[Data entries]
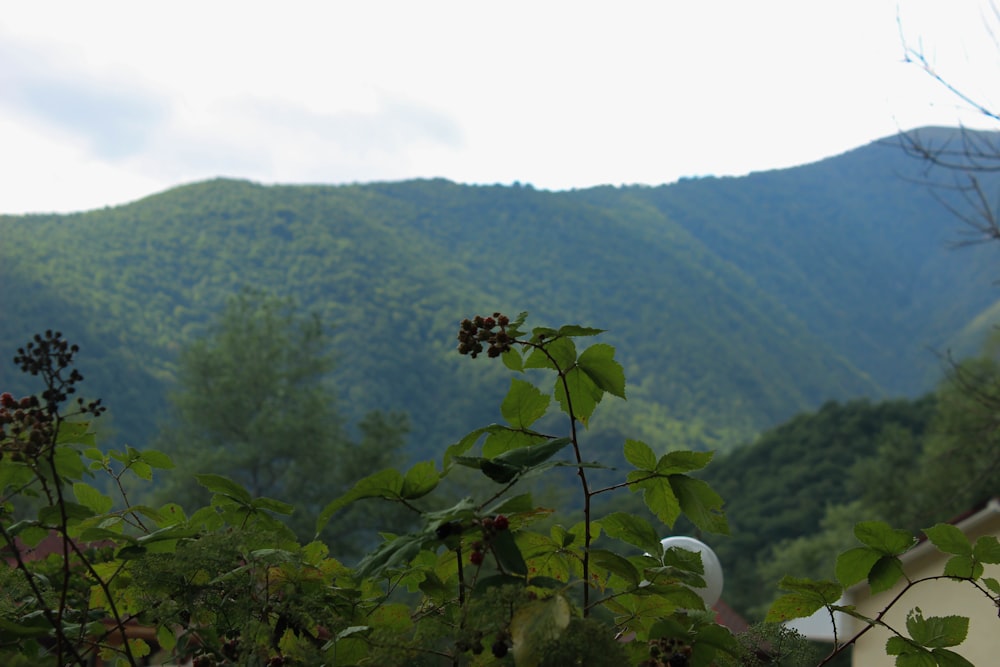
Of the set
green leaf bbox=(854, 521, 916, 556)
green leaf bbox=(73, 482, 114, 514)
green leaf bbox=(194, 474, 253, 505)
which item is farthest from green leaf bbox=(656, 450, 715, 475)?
green leaf bbox=(73, 482, 114, 514)

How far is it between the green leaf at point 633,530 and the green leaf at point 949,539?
1.07 feet

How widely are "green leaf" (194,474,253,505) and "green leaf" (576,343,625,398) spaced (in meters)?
0.44

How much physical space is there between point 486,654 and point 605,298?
7857 cm

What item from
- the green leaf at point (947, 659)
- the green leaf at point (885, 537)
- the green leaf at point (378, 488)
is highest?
the green leaf at point (378, 488)

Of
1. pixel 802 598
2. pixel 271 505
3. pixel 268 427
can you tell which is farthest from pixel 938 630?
pixel 268 427

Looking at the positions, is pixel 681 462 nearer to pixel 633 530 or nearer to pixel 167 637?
pixel 633 530

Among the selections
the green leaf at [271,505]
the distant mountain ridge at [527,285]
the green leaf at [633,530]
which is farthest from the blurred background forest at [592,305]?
the green leaf at [271,505]

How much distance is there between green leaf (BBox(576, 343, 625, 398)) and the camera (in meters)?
0.99

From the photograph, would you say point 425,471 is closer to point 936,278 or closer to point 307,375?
point 307,375

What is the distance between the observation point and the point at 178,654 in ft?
3.31

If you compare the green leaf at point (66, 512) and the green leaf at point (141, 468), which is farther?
the green leaf at point (141, 468)

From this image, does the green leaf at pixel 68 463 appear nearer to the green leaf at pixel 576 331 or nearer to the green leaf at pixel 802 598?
the green leaf at pixel 576 331

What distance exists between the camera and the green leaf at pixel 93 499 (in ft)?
3.96

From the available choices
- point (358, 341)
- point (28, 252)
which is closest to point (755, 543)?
point (358, 341)
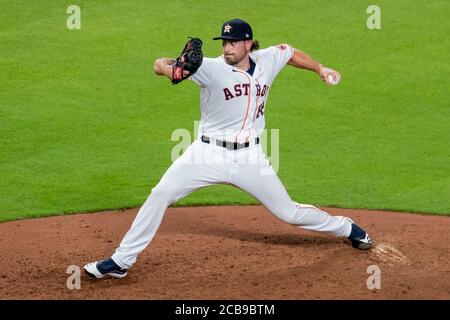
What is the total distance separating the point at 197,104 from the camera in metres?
11.8

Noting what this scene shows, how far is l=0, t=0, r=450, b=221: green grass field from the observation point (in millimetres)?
9852

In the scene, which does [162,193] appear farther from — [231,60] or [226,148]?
[231,60]

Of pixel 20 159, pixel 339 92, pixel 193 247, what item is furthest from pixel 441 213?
pixel 20 159

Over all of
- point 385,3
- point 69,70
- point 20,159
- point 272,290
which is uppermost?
point 385,3

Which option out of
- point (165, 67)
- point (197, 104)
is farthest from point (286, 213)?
point (197, 104)

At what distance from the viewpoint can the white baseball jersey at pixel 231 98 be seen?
7.46 metres

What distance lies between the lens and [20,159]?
34.2 feet

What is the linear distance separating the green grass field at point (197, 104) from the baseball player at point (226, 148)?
194cm

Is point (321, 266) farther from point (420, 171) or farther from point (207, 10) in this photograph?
point (207, 10)

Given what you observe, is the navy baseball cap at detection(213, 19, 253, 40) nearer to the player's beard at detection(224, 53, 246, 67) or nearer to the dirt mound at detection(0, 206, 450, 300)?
the player's beard at detection(224, 53, 246, 67)

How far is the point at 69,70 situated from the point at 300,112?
303 cm

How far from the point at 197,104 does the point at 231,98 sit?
13.9 ft

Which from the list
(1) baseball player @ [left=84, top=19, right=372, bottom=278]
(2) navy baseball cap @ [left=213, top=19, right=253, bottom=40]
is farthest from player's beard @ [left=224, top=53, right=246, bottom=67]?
(2) navy baseball cap @ [left=213, top=19, right=253, bottom=40]

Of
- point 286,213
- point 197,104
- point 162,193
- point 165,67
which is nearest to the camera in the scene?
point 165,67
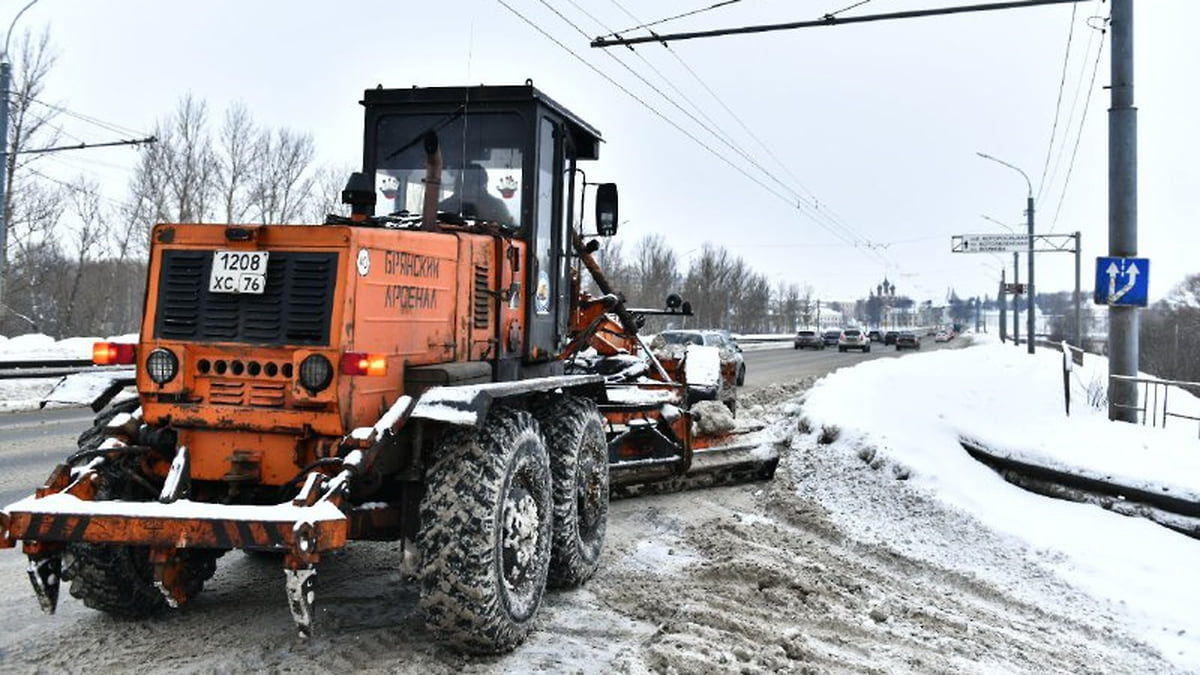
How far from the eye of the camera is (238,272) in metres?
4.40

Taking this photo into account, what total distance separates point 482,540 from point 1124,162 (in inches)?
380

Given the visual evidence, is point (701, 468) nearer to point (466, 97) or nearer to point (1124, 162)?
point (466, 97)

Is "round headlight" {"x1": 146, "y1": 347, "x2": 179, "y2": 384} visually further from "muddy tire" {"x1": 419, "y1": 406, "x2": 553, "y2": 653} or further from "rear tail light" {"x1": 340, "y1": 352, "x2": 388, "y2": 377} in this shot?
"muddy tire" {"x1": 419, "y1": 406, "x2": 553, "y2": 653}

* WHAT IS BEING ASKED: Convert the rows from the line containing "Taking this photo" through the end of the data entries, inclusive, into a two-column CSV with the header text,answer. Use one CSV line for each row, and put each row's wording and its answer in their own double-quoted fields with any line breaks replaced by spaces.

* EXERCISE RESPONSE:
text,answer
"Taking this photo into account, what total distance separates point 482,540 from point 1124,162 (in inches)?","380"
"Given the visual evidence, is point (701, 468) nearer to point (466, 97) or nearer to point (1124, 162)?","point (466, 97)"
"Is ""round headlight"" {""x1"": 146, ""y1"": 347, ""x2"": 179, ""y2"": 384} visually further from ""muddy tire"" {""x1"": 419, ""y1"": 406, ""x2"": 553, ""y2"": 653} or further from ""rear tail light"" {""x1"": 340, ""y1"": 352, ""x2"": 388, ""y2"": 377} in this shot?","""muddy tire"" {""x1"": 419, ""y1"": 406, ""x2"": 553, ""y2"": 653}"